Deposit Money Banks (DMBs) are increasingly channeling excess liquidity into the Central Bank of Nigeria’s (CBN) Standing Deposit Facility (SDF), where returns currently outpace yields on one-year Treasury bills.
A mix of maturing inflows and reduced activity at recent primary market auctions has left the banking system awash with liquidity, prompting lenders to park funds with the apex bank to optimise earnings.
According to AIICO Capital Limited, placements at the CBN’s SDF window surged to ₦5.39 trillion last week, even as system liquidity opened at a robust ₦5.73 trillion, supported by additional inflows of about ₦1.71 trillion.
Despite the liquidity glut, interbank rates stayed relatively firm.
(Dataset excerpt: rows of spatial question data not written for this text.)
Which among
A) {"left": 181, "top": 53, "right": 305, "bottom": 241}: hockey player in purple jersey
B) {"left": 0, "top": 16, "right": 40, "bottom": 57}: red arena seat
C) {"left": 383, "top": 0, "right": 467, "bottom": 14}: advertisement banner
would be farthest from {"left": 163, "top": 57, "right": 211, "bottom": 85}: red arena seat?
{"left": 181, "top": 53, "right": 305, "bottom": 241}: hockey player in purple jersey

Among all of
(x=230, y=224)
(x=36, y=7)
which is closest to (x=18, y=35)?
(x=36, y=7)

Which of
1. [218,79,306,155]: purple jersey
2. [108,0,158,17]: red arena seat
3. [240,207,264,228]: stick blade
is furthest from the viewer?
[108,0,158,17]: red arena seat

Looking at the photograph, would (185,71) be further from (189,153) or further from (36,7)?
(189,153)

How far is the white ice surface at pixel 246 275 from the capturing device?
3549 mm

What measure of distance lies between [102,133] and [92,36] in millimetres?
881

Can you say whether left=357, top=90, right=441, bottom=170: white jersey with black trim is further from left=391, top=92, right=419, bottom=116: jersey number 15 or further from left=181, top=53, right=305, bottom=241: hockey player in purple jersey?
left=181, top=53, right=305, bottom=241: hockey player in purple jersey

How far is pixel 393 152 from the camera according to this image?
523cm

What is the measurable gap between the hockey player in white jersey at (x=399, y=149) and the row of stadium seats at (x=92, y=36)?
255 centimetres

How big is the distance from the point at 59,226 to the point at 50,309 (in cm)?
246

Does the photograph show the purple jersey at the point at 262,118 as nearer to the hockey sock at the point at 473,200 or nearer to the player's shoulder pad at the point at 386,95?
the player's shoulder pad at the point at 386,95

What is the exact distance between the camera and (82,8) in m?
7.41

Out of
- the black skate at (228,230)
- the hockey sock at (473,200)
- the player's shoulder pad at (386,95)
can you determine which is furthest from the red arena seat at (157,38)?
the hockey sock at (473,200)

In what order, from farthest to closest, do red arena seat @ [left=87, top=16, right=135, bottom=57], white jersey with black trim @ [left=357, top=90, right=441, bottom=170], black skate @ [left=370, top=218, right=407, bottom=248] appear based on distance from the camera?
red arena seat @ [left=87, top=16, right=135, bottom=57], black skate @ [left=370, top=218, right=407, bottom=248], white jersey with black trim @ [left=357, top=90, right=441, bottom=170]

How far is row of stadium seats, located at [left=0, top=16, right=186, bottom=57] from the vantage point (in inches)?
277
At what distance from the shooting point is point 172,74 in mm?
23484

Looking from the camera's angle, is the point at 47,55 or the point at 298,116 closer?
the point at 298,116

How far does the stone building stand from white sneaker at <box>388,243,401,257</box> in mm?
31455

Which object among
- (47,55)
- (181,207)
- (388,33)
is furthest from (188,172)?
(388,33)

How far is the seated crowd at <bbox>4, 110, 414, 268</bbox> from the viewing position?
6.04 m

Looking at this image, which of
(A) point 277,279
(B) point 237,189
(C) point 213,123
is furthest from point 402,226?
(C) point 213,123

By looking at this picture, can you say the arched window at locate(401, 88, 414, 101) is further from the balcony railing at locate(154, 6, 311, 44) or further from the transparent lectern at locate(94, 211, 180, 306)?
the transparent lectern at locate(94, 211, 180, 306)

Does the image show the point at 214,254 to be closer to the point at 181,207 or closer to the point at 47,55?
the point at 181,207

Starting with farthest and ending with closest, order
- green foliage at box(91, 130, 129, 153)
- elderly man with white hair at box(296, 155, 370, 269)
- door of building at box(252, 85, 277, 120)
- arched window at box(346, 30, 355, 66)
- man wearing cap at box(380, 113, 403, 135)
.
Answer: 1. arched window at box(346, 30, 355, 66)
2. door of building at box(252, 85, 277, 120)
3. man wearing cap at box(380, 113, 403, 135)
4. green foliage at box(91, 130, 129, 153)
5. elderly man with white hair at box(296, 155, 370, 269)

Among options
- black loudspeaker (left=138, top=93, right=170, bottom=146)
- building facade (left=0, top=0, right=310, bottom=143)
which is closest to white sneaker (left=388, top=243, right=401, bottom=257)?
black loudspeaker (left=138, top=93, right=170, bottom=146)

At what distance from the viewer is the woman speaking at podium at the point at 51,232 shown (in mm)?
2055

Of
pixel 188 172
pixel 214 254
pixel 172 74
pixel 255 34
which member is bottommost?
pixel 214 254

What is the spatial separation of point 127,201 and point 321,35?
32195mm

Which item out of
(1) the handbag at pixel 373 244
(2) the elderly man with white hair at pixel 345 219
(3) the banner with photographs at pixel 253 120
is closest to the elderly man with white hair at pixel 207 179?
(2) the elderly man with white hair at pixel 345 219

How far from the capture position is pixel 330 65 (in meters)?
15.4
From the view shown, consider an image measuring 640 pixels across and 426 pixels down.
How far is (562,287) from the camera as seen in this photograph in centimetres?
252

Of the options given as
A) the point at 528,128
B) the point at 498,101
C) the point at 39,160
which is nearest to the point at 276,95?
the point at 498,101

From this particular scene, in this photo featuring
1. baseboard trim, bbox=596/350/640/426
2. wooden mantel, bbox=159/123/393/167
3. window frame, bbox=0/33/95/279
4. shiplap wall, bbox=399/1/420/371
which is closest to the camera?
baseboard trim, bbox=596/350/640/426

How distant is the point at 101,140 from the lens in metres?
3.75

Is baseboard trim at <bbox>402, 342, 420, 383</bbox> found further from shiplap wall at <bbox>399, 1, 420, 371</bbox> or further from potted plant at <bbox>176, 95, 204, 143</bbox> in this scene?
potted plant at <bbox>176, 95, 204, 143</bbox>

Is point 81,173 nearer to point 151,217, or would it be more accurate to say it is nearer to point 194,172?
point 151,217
The Open Repo Rate (OPR) closed at 24.50%, while the Overnight Lending Rate (OVN) edged up by 12 basis points to 25.00%. Analysts expect rates to ease in the near term, aided by the maturity of the Sept. 30 OMO bill, barring any unexpected funding pressures.
The dynamics come on the heels of the CBN’s recent monetary policy adjustment. At its penultimate meeting of the year, the regulator cut the Monetary Policy Rate (MPR) by 50 basis points to 27.0% and narrowed the asymmetric corridor to +250/-250 basis points. This sets borrowing from the CBN at 29.5% and deposits at 24.5%.
Analysts at CardinalStone Securities note that despite the corridor adjustment, banks will likely remain net depositors with the CBN, as the SDF offers a more attractive return compared to one-year Treasury bills.